#### Extracted records

** begin **

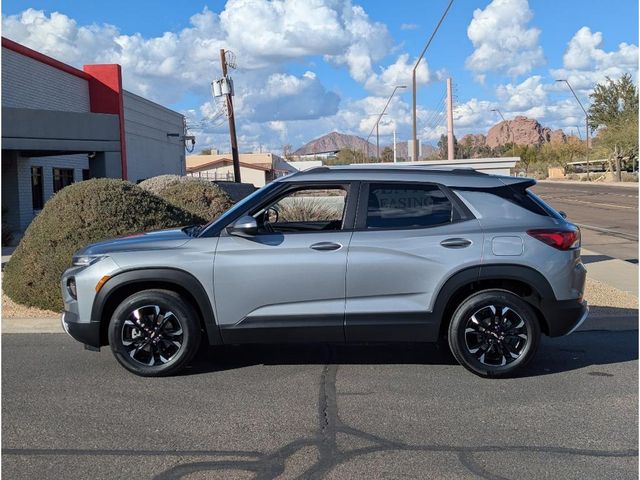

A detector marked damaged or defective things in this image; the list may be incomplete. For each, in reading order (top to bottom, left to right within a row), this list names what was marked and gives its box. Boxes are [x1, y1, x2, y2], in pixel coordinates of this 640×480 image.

crack in asphalt [2, 346, 636, 478]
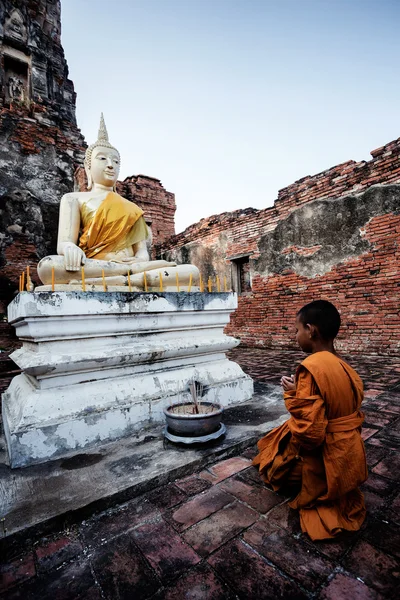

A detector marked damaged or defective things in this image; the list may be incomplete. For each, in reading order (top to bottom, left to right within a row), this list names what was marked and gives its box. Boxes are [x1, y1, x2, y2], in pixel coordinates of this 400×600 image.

cracked concrete ledge [0, 384, 284, 544]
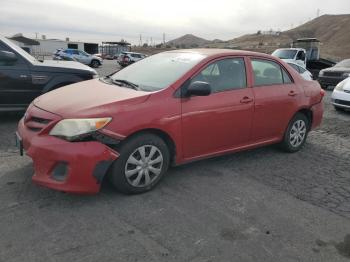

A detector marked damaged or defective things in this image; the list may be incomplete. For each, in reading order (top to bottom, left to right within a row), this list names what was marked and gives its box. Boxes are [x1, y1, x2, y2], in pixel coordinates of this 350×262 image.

dented hood [33, 78, 152, 117]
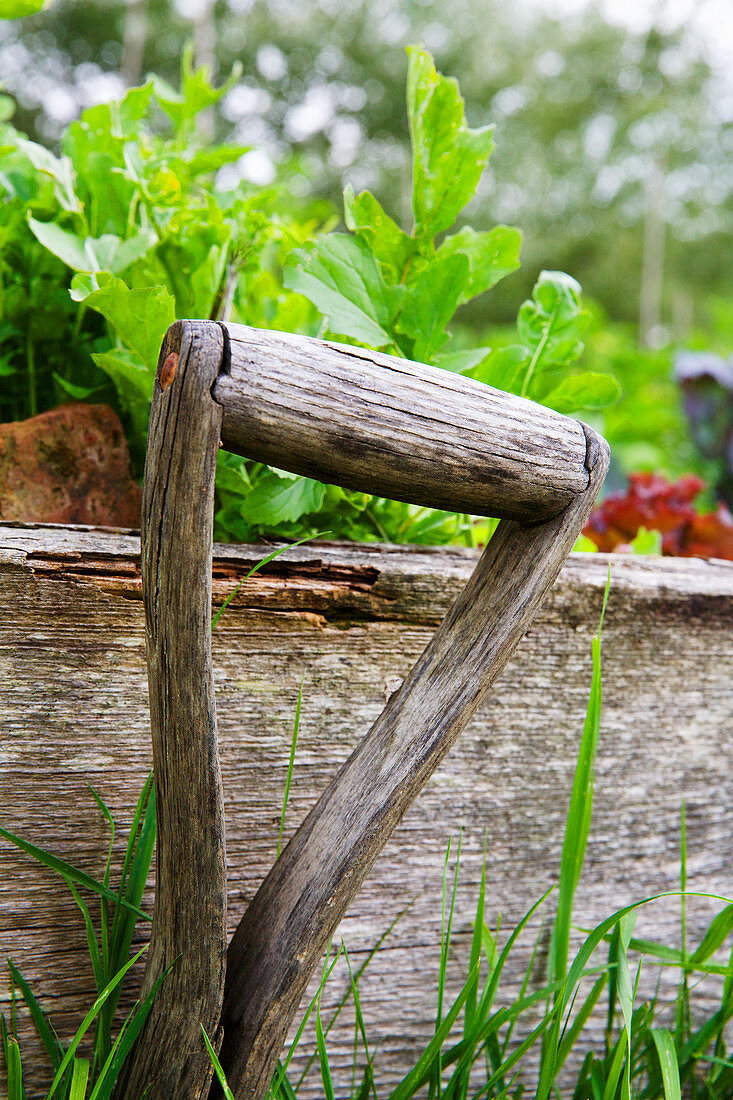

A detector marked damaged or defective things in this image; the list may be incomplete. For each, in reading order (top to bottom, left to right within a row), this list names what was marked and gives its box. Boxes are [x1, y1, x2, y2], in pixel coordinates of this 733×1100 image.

splintered wood [1, 528, 730, 1095]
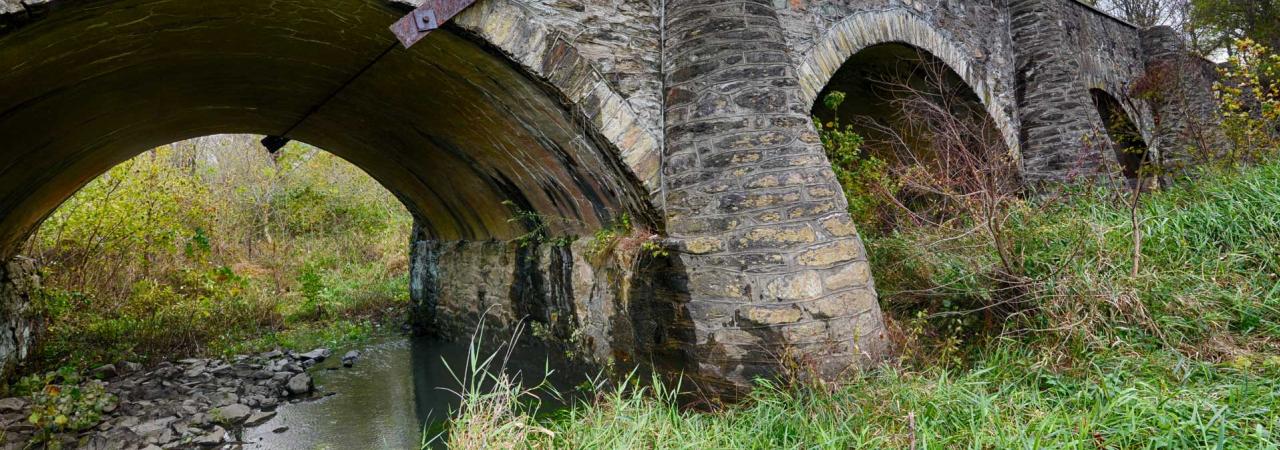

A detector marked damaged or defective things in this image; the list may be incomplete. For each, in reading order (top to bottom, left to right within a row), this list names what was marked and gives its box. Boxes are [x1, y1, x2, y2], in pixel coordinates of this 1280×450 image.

** end **

#### Your task
Can you rename "detector" to "scanner" wherever it appears in the material above, write out all of its lines again with nothing else changed, and leave the pictures out?

#### Solution
A scanner marked damaged or defective things in this image; the list may be incomplete. For each, in reading order (top to bottom, left to right within a row), this list names what was marked and gives its box. Boxes are [x1, y1, x2, y2], in pixel coordinates of this 640×480 image.

crack in asphalt [2, 346, 636, 478]

A scanner marked damaged or defective things in this image; the list may be incomplete. For each, in reading order (top to bottom, left to right within a row), this list names what was marked and gives its box. Boxes are [x1, y1, x2, y2], in pixel coordinates of this 400×600 image.

cracked concrete ledge [0, 384, 284, 544]

A scanner marked damaged or defective things in this image; the list may be incomplete. For each, in reading order (top to bottom, left to right within a row), this list names what was marked and gives its box. Boxes are [x1, y1, x2, y2], in pixel coordinates of this 350×262 image.

dented hood [33, 78, 152, 117]

A scanner marked damaged or defective things in this image; the list may be incomplete. For each, in reading order (top to bottom, left to right within a row), this list names what was marked and gives its box. Boxes are [x1, y1, x2, y2], in pixel coordinates of this 733×1100 image.

splintered wood [1, 528, 730, 1095]

A scanner marked damaged or defective things in this image; the list may be incomplete. For each, in reading order (top to bottom, left to right within a row), this list names what was marked and gives its box. Boxes are [x1, y1, x2, y2], in pixel coordinates of this 1280×450 image.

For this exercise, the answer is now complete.